Hana wakes up filled with dread at the fact that the rest of her life is now laid out in front of her in black and white. The owner of the pawnshop passed down from her father and previous generations. Never leaving, never having adventures of her own, just the same day, every day, for eternity. So when she wakes up to her father missing and the pawnshop ransacked, she may not admit it, but she’s glad for some of the excitement that’s now on her doorstep. With the sudden appearance of an opportunistic physicist ready to help her no matter what, she whisks him away on adventure he’d never have been able to dream up in his wildest imaginations. As Hana and Kei travel from dreamy world to dreamy world, trying to find answers, they begin to discover some things about each other, and themselves, that make them realize life will never be the same.
As I mentioned earlier, this book read like a classic epic. Similar to Odysseus in an adventure to find/save home, Hana and her crew (of 1 or 2 along the way) come across danger at every turn. I loved the pacing of this book and, as a rookie to Studio Ghibli (where this author definitely drew inspiration from) I was new to this way of storytelling. It was like one of those vivid dreams that get wilder and wilder because it’s really multiple dreams stitched into one. There’s no better way for me to explain it. Reading a story told in this format, without a major climax but many throughout the journey, was a perfect slow-burn.
++++++++
=== Exercise details ===
Answer these questions using the book review above.
(a) What does Hana find when she wakes up?
(b) Which studio does the reviewer say the author drew inspiration from?
(c) What classic hero does the reviewer compare Hana to?
++++++++
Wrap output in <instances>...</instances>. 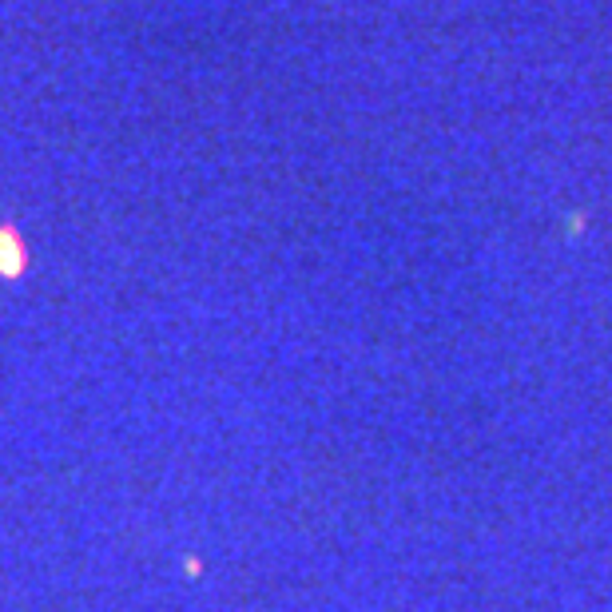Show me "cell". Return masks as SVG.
Instances as JSON below:
<instances>
[{
  "label": "cell",
  "instance_id": "6da1fadb",
  "mask_svg": "<svg viewBox=\"0 0 612 612\" xmlns=\"http://www.w3.org/2000/svg\"><path fill=\"white\" fill-rule=\"evenodd\" d=\"M28 271V243L12 223H0V279H20Z\"/></svg>",
  "mask_w": 612,
  "mask_h": 612
}]
</instances>
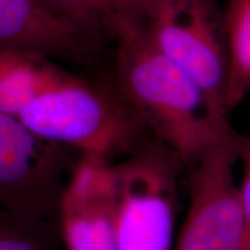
++++++++
=== Task output ===
(a) Her father is missing and the pawnshop has been ransacked.
(b) Studio Ghibli.
(c) Odysseus.